● **Exercise task**:
Rewrite all of the records below, substituting "front fork" for every occurrence of "suspension fork" and keeping everything else unchanged.

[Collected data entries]

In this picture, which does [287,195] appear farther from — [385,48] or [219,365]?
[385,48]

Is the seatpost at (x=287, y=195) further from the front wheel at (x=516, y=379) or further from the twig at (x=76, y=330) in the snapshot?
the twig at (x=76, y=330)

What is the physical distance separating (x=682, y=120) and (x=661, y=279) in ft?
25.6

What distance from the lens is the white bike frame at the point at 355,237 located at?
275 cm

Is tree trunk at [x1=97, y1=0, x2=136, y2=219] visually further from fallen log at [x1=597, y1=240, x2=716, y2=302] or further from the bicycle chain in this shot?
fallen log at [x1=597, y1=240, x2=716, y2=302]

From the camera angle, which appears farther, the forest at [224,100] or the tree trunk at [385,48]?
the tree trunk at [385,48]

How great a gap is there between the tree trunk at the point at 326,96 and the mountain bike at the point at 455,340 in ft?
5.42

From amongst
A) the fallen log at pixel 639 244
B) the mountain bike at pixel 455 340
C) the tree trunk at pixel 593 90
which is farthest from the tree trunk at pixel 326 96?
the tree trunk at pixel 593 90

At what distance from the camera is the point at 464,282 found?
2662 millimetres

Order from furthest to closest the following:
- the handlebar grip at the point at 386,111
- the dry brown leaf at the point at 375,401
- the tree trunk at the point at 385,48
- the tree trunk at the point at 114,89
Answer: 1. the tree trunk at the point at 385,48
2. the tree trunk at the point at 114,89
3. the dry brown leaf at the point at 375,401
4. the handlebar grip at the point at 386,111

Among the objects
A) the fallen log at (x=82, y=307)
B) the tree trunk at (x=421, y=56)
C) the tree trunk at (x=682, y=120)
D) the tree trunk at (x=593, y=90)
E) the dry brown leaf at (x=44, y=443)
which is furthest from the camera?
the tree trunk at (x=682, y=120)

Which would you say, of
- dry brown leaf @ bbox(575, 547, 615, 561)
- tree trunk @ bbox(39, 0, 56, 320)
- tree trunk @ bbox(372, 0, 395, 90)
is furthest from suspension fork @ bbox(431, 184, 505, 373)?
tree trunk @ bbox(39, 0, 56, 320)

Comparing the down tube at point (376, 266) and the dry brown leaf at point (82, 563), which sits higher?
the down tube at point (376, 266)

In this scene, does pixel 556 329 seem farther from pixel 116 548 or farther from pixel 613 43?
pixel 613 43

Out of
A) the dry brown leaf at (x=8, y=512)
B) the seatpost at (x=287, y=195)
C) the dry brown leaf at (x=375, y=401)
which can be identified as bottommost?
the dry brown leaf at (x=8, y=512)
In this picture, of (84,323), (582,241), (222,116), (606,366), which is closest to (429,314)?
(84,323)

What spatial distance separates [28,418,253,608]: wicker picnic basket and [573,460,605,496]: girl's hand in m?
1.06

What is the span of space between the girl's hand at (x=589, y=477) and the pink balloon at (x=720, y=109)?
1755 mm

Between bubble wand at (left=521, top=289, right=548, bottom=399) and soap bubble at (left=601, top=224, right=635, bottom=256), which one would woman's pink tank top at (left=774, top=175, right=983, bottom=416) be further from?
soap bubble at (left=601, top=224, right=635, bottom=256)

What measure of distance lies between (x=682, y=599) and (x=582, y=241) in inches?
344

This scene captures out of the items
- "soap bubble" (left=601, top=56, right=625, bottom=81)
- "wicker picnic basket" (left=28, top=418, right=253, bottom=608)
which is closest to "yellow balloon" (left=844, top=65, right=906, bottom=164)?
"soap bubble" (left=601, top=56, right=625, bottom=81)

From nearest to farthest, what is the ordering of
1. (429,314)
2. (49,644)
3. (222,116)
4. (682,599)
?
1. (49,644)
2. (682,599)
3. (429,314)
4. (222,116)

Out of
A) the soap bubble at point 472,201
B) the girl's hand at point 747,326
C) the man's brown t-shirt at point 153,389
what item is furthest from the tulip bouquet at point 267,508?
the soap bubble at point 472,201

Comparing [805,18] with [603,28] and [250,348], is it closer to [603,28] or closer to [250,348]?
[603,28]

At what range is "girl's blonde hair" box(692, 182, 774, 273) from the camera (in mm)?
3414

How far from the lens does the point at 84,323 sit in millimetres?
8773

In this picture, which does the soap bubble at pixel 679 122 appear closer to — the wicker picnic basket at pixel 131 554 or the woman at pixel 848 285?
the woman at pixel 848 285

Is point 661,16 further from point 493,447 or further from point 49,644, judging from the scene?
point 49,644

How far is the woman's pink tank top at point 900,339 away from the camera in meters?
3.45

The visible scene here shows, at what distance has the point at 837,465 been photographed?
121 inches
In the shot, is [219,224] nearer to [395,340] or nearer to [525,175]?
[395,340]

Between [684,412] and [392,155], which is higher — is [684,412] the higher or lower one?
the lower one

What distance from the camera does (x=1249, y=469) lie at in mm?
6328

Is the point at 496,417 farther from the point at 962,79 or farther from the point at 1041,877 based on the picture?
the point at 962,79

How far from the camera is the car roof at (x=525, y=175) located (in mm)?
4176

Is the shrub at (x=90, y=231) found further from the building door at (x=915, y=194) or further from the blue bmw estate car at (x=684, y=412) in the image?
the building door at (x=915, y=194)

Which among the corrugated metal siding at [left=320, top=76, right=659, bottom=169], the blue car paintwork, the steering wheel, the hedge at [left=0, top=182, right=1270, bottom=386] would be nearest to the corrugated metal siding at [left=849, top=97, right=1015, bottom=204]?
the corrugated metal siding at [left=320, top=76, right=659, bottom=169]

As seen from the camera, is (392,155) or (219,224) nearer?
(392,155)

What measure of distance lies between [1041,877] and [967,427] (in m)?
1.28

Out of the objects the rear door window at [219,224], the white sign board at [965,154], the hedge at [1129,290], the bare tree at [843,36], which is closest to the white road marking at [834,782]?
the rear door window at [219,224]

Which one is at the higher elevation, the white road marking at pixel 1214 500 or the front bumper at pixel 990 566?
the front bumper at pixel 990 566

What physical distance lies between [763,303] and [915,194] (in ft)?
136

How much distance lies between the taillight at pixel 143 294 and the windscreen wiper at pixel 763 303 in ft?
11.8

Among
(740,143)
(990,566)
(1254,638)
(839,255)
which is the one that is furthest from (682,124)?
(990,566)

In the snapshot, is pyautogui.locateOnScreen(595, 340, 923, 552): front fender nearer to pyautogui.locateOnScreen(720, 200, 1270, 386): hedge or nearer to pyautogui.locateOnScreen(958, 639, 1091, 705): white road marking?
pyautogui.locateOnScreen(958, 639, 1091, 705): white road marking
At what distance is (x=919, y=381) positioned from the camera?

● **Exercise solution**:
In this picture, which does [287,195] appear farther from — [385,48] or [219,365]?
[385,48]

Is the seatpost at (x=287, y=195) further from the front wheel at (x=516, y=379) or further from the twig at (x=76, y=330) in the snapshot?
the twig at (x=76, y=330)

What is the physical distance separating (x=682, y=120) and (x=661, y=279) in ft?
25.6

What distance from the lens is the white bike frame at the point at 355,237 located at?
275 cm

Is tree trunk at [x1=97, y1=0, x2=136, y2=219] visually further from fallen log at [x1=597, y1=240, x2=716, y2=302] or further from the bicycle chain in this shot?
fallen log at [x1=597, y1=240, x2=716, y2=302]

From the camera angle, which appears farther, the forest at [224,100] or the tree trunk at [385,48]?
the tree trunk at [385,48]

How great a gap is there between the tree trunk at the point at 326,96 and the mountain bike at the point at 455,340 in ft?
5.42

From amongst
A) the fallen log at pixel 639 244
B) the mountain bike at pixel 455 340
C) the tree trunk at pixel 593 90
which is farthest from the tree trunk at pixel 326 96?
the tree trunk at pixel 593 90

At what distance from the camera is the point at 464,282 found?
2662 millimetres

Order from furthest to closest the following:
- the handlebar grip at the point at 386,111
- the dry brown leaf at the point at 375,401
- the tree trunk at the point at 385,48
- the tree trunk at the point at 114,89
Answer: 1. the tree trunk at the point at 385,48
2. the tree trunk at the point at 114,89
3. the dry brown leaf at the point at 375,401
4. the handlebar grip at the point at 386,111

Among the objects
A) the fallen log at (x=82, y=307)
B) the tree trunk at (x=421, y=56)
C) the tree trunk at (x=682, y=120)
D) the tree trunk at (x=593, y=90)
E) the dry brown leaf at (x=44, y=443)
which is furthest from the camera?
the tree trunk at (x=682, y=120)

Which would you say, of
- dry brown leaf @ bbox(575, 547, 615, 561)
- tree trunk @ bbox(39, 0, 56, 320)
- tree trunk @ bbox(372, 0, 395, 90)
is furthest from front fork @ bbox(431, 184, 505, 373)?
tree trunk @ bbox(39, 0, 56, 320)

Comparing the down tube at point (376, 266) and the dry brown leaf at point (82, 563), which sits higher?
the down tube at point (376, 266)

In this scene, does pixel 556 329 seem farther from pixel 116 548 or farther from pixel 613 43?
pixel 613 43

Out of
A) the dry brown leaf at (x=8, y=512)
B) the seatpost at (x=287, y=195)
C) the dry brown leaf at (x=375, y=401)
which can be identified as bottommost?
the dry brown leaf at (x=8, y=512)
In this picture, of (84,323), (582,241), (222,116), (606,366), which is closest to (429,314)?
(84,323)

What spatial distance separates [28,418,253,608]: wicker picnic basket and [573,460,605,496]: girl's hand in m?
1.06

What is the span of space between the girl's hand at (x=589, y=477) and the pink balloon at (x=720, y=109)?
1755 mm

Between bubble wand at (left=521, top=289, right=548, bottom=399) and soap bubble at (left=601, top=224, right=635, bottom=256), which one would woman's pink tank top at (left=774, top=175, right=983, bottom=416) be further from?
soap bubble at (left=601, top=224, right=635, bottom=256)

What measure of distance lies between (x=682, y=599) and (x=582, y=241) in inches?
344

This scene captures out of the items
- "soap bubble" (left=601, top=56, right=625, bottom=81)
- "wicker picnic basket" (left=28, top=418, right=253, bottom=608)
which is closest to "yellow balloon" (left=844, top=65, right=906, bottom=164)?
"soap bubble" (left=601, top=56, right=625, bottom=81)

From nearest to farthest, what is the ordering of
1. (429,314)
2. (49,644)
3. (222,116)
4. (682,599)
?
1. (49,644)
2. (682,599)
3. (429,314)
4. (222,116)

Out of
A) the soap bubble at point 472,201
B) the girl's hand at point 747,326
C) the man's brown t-shirt at point 153,389
what item is furthest from the tulip bouquet at point 267,508?
the soap bubble at point 472,201

Comparing [805,18] with [603,28] and [250,348], is it closer to [603,28] or closer to [250,348]?
[603,28]

At what range is "girl's blonde hair" box(692, 182, 774, 273) from the camera (in mm)?
3414

How far from the lens does the point at 84,323 sit in millimetres?
8773

In this picture, which does the soap bubble at pixel 679 122 appear closer to — the wicker picnic basket at pixel 131 554 or the woman at pixel 848 285?
the woman at pixel 848 285

Is point 661,16 further from point 493,447 or further from point 49,644, judging from the scene?
point 49,644

How far is the woman's pink tank top at point 900,339 away from the camera in meters?
3.45

The visible scene here shows, at what distance has the point at 837,465 been photographed?
121 inches
In the shot, is [219,224] nearer to [395,340] or nearer to [525,175]?
[395,340]

Between [684,412] and [392,155], which is higher — is [684,412] the higher or lower one?
the lower one

What distance from the camera does (x=1249, y=469) lie at in mm?
6328

Is the point at 496,417 farther from the point at 962,79 or farther from the point at 1041,877 based on the picture?
the point at 962,79

How far from the camera is the car roof at (x=525, y=175) located (in mm)?
4176

Is the shrub at (x=90, y=231) found further from the building door at (x=915, y=194) or further from the blue bmw estate car at (x=684, y=412) in the image?
the building door at (x=915, y=194)

Which among the corrugated metal siding at [left=320, top=76, right=659, bottom=169], the blue car paintwork, the steering wheel, the hedge at [left=0, top=182, right=1270, bottom=386] would be nearest to the corrugated metal siding at [left=849, top=97, right=1015, bottom=204]?
the corrugated metal siding at [left=320, top=76, right=659, bottom=169]

As seen from the camera, is (392,155) or (219,224) nearer?
(392,155)

What measure of distance lies between [1041,877] and [967,427] (in m)?
1.28

Out of the objects the rear door window at [219,224], the white sign board at [965,154], the hedge at [1129,290], the bare tree at [843,36], which is closest to the white road marking at [834,782]?
the rear door window at [219,224]

Which one is at the higher elevation, the white road marking at pixel 1214 500 or the front bumper at pixel 990 566?
the front bumper at pixel 990 566

What physical distance lies between [763,303] and [915,194] (in ft)?
136

How much distance lies between the taillight at pixel 143 294 and the windscreen wiper at pixel 763 303 in ft?
11.8

Among
(740,143)
(990,566)
(1254,638)
(839,255)
which is the one that is furthest from (682,124)?
(990,566)

In the snapshot, is pyautogui.locateOnScreen(595, 340, 923, 552): front fender nearer to pyautogui.locateOnScreen(720, 200, 1270, 386): hedge or nearer to pyautogui.locateOnScreen(958, 639, 1091, 705): white road marking?
pyautogui.locateOnScreen(958, 639, 1091, 705): white road marking
At what distance is (x=919, y=381) positioned from the camera?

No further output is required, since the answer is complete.